Report how many lines in the listing below contain the string "http", matching case exactly. Give only the number.

========

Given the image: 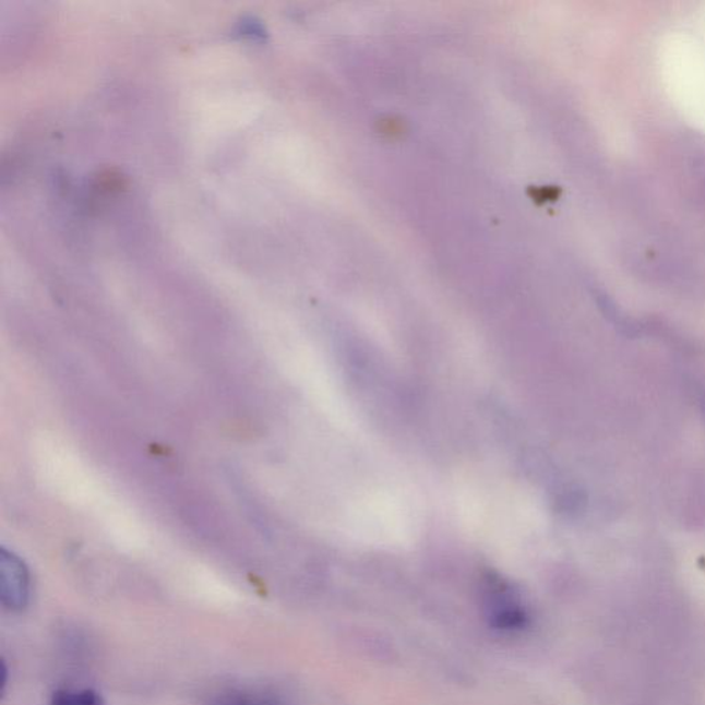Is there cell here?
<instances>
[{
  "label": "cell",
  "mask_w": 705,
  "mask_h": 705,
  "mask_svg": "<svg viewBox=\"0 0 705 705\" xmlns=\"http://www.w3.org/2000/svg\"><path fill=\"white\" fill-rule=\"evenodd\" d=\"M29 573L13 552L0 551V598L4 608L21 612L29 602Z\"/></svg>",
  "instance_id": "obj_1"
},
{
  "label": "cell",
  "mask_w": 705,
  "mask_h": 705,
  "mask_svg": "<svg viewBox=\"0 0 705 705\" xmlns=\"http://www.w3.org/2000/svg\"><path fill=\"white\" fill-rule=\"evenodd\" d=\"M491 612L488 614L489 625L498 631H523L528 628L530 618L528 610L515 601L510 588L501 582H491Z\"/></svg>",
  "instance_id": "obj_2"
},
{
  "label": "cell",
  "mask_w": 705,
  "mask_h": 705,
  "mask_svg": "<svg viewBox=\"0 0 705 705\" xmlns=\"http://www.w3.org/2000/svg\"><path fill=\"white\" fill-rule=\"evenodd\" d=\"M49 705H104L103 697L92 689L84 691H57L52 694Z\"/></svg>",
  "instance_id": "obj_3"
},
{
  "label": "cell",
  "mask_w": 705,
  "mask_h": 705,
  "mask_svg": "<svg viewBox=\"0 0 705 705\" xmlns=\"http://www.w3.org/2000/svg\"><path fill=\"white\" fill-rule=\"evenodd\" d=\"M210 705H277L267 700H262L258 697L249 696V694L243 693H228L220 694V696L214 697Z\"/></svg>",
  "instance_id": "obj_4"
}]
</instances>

========

> [RESPONSE TO THIS EXERCISE] 4